Task 1: In the Trino window functions text, rewrite the passage starting with "A window is" and going on through "AND CURRENT ROW)", putting "grouping" in place of "partitioning".
Task 2: According to the text on Trino window functions, what are the three components of a window?
Task 3: Take the text on Trino window functions further, continuing from its final sentence.

Text section:
★ ★ ★ ★ ★

In Trino, we are thrilled to get feedback and feature requests from our fantastic community, and we’re tirelessly motivated to meet the expectations! The SQL specification is another source of inspiration. From time to time, we go through those encrypted scrolls to give you a new feature that you didn’t even know you needed!

Recently, there was a push in Trino to extend support for window functions. In this post, we explain the complexities of window function, and describe a couple of our recent additions. If “window” doesn’t sound familiar, read on. Already a window expert? Skip to what’s new.

A window is the structure you run your window function OVER. It has three components:

  • partitioning
  • ordering
  • frame

You use partitioning to break your input data into independent chunks. Ordering is to order rows within the partition. And frame is a kind of “sliding window”. For every processed row, the frame encloses a certain portion of the sorted partition. Your window function processes this portion and yields the result for the row.

A “running average” is one simple example:

SELECT avg(totalprice) OVER (
    PARTITION BY custkey
    ORDER BY orderdate
    ROWS BETWEEN UNBOUNDED PRECEDING AND CURRENT ROW)
FROM orders

For a particular customer identified by custkey, it sorts their orders by date and computes a sequence of average prices since the beginning up to each consecutive entry. The window frame for a row includes all rows from the start up to and including that row.

★ ★ ★ ★ ★

[Records from a dataset]
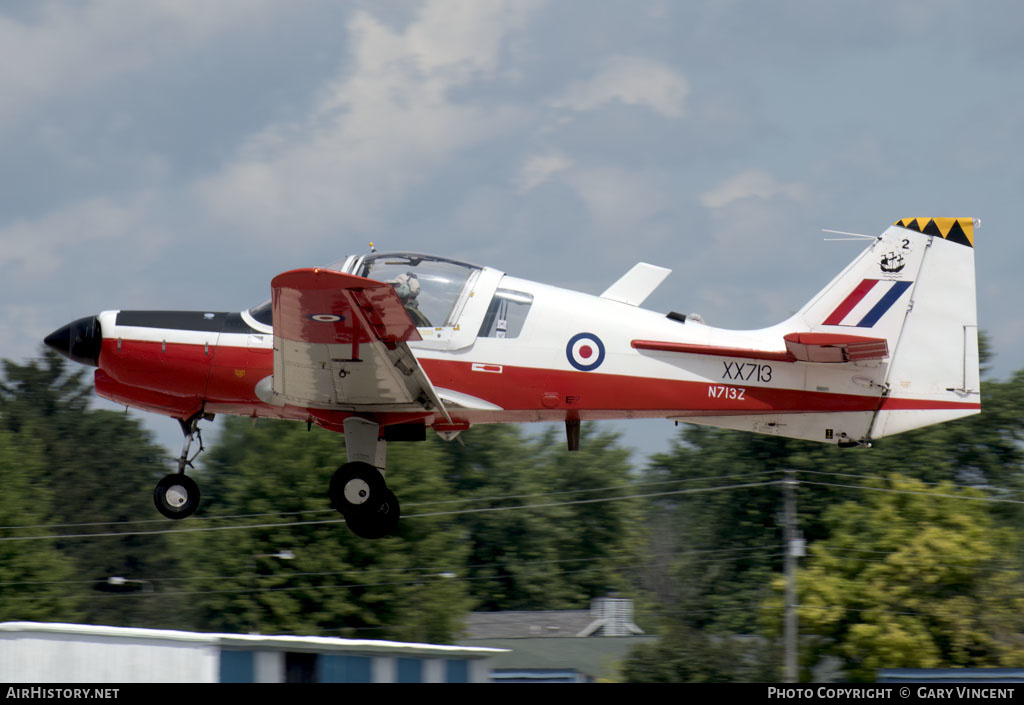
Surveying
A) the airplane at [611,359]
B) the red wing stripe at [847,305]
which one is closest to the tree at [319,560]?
the airplane at [611,359]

★ ★ ★ ★ ★

Task response 1:
A window is the structure you run your window function OVER. It has three components:

  • grouping
  • ordering
  • frame

You use grouping to break your input data into independent chunks. Ordering is to order rows within the partition. And frame is a kind of “sliding window”. For every processed row, the frame encloses a certain portion of the sorted partition. Your window function processes this portion and yields the result for the row.

A “running average” is one simple example:

SELECT avg(totalprice) OVER (
    PARTITION BY custkey
    ORDER BY orderdate
    ROWS BETWEEN UNBOUNDED PRECEDING AND CURRENT ROW)

Task response 2: Partitioning, ordering, and frame.

Task response 3:
According to standard SQL, there are 3 ways to specify the frame. The first way is ROWS (like in the example). With ROWS, you can specify frame bounds by a physical offset from the current row. While ROWS BETWEEN UNBOUNDED PRECEDING AND CURRENT ROW means “between the beginning of the partition and the current row”, you can also specify precisely where the frame starts and ends, for example with: ROWS BETWEEN 10 PRECEDING AND 5 FOLLOWING.

RANGE is a more complicated way of defining frame on ordered data. It does not rely on physical offset (in rows), but on logical offset (in value). That is, the frame includes rows where the value is within a certain range from the value in the current row.

Until recently, Trino only supported RANGE in limited cases. You could use RANGE UNBOUNDED PRECEDING, CURRENT ROW and UNBOUNDED FOLLOWING:

  • UNBOUNDED PRECEDING includes all rows since the partition start,
  • UNBOUNDED FOLLOWING includes all rows until the partition end,
  • CURRENT ROW is trickier. It includes all rows where values of the sort key are the same as in the current row. We call them a peer group.

It’s time to introduce the first new feature:

Full support for frame type RANGE

Since version 346, it is possible to specify RANGE with an offset value. The frame includes all rows whose value is within this range from the current row.

Let’s modify our example:

SELECT avg(totalprice) OVER (
    PARTITION BY custkey
    ORDER BY orderdate
    RANGE BETWEEN interval '1' month PRECEDING AND CURRENT ROW)
FROM orders

Now, for every row, we get the average price from the preceding month. Note that the offset interval '1' month applies to orderdate, which is the sorting column.

Of course, we don’t have to order by date. The sorting column can be of any numeric or date/time type, and the offset must be compatible. Also, the offset doesn’t have to be a literal. It can come in another column of a table or, generally, it can be any expression, as long as the type matches.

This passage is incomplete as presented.